The Internet is not a Punishment

odp-wigToday is Our Digital Planet’s last day in Wigan. Tomorrow we move on to Leigh.

This morning I help someone register for the Department for Work and Pensions’ Universal Jobmatch site and apply for some jobs. It was painful to watch his technophobia and how much he struggled to accomplish simple tasks on the laptop. But, he had been told that he risked losing his benefits if he didn’t use the site, so he had no choice. I am sure he saw all this as some form of punishment. It’s a real pity when people have to be dragged on to the internet against their will.

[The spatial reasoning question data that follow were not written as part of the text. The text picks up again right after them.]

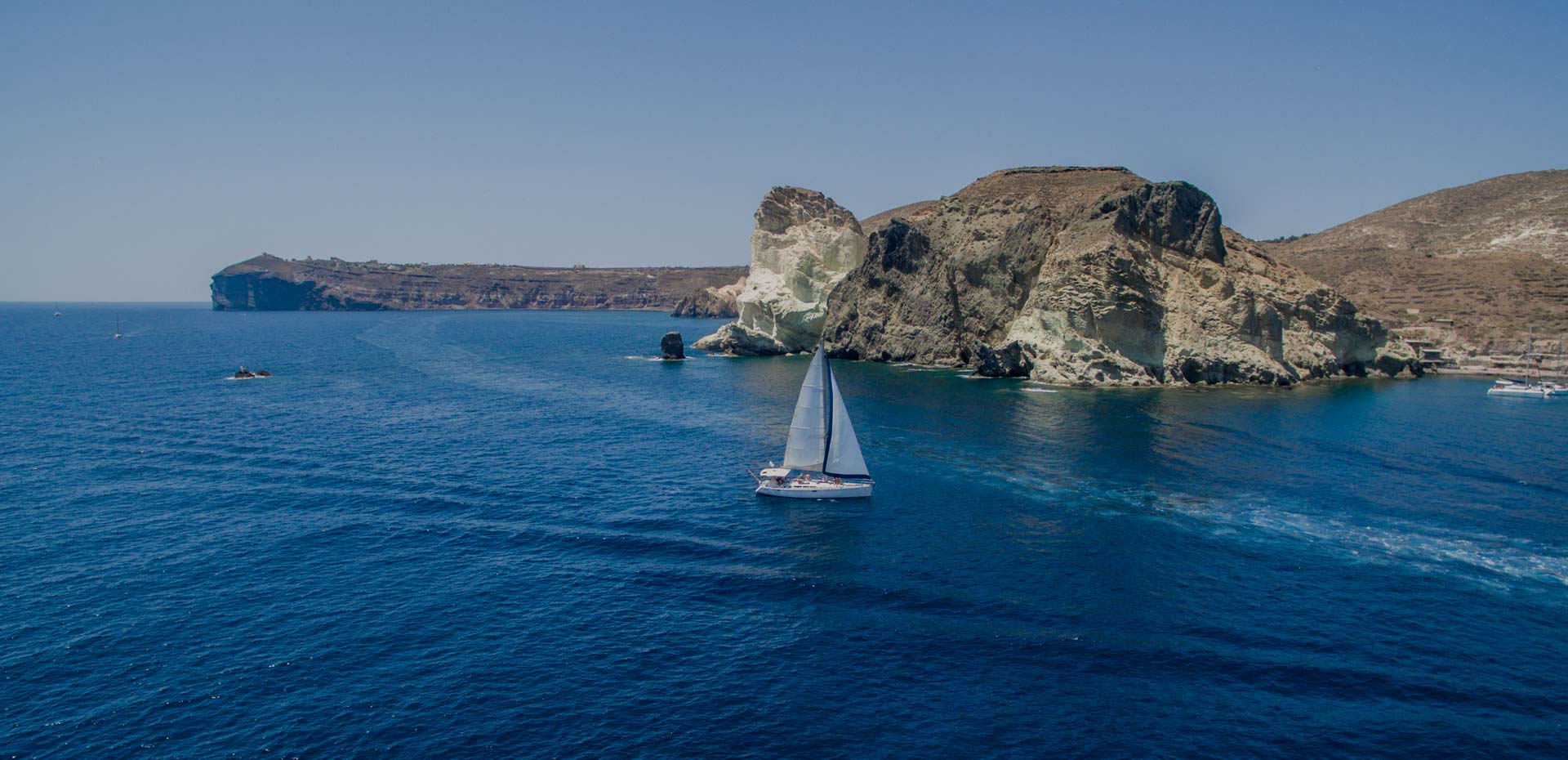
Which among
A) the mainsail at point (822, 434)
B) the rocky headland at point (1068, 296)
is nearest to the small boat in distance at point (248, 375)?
the rocky headland at point (1068, 296)

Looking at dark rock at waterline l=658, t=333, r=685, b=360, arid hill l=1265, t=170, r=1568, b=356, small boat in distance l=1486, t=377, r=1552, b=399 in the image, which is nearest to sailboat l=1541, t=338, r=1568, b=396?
small boat in distance l=1486, t=377, r=1552, b=399

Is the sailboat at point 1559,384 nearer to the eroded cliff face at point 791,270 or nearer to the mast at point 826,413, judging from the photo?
the eroded cliff face at point 791,270

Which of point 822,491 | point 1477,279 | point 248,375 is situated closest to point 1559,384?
point 1477,279

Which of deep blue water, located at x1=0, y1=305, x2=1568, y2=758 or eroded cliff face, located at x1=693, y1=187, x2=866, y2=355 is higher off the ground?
eroded cliff face, located at x1=693, y1=187, x2=866, y2=355

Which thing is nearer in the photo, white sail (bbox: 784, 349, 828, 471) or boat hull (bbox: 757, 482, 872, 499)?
boat hull (bbox: 757, 482, 872, 499)

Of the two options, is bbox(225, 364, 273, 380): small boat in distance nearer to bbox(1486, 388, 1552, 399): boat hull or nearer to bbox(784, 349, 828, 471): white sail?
bbox(784, 349, 828, 471): white sail

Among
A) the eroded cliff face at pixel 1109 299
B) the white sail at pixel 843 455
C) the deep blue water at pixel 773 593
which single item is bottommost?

I wish they could all enjoy it as much as I do.

3 thoughts on “The Internet is not a Punishment

  1. I wish they could too John, I have found that people have tried and been completely confused by smartarse jargon, and centres forcing them to do courses for which they have no need and no interest just to tick funding boxes. I have also seen people buy computers and an internet connection because they have seen it working somewhere else and then not been able to make theirs work, so they get cheesed off and remain analogue. I have also seen communities form their own little groups to help others, and volunteers give their free time to encourage folk to try it out. There are no medals for these people. There is no funding. They do it in the same way they showed others how to grow vegetables in the war years. Community spirit is the way to get people online, and things like the digital planet going round just gently encouraging folk to have a go. The sad bit is even if you hook them some of them will live too far from a cabinet or exchange to get a good enough connection to use the modern web to its full potential, and timeouts are too common. People then lose their confidence and lose interest. Until everyone has access to a fit for purpose connection a lot of our seeds fall on stony ground I am afraid, and those seeds will not germinate for many years yet. The current strategy of ‘digitalbritain’ is only for areas that will benefit the incumbent telco, and the technology they are using will not help the millions on long line lengths. Mobile and satellite are too expensive to use for anything but the basics for a lot of people, so they remain on the wrong side of a growing digital divide.

  2. Interesting post, John. It would be interesting to be able to separate the sanction (threat of losing benefits) from the technophobia/lack of interest in using the Internet.

    Should digital engagement efforts avoid focusing on officaldom e.g. registering with the jobcentre and instead focus on socially enriching and/or pleasurable activites, e.g. Facebook, hobbies, sport, etc? I can imagine decision-makers would get a lot of stick for promoting ‘frivolous’ online activity but arguably it is this kind of activity which might help give people the online habit they need to go on and explore more conventionally worthwhile uses of the internet.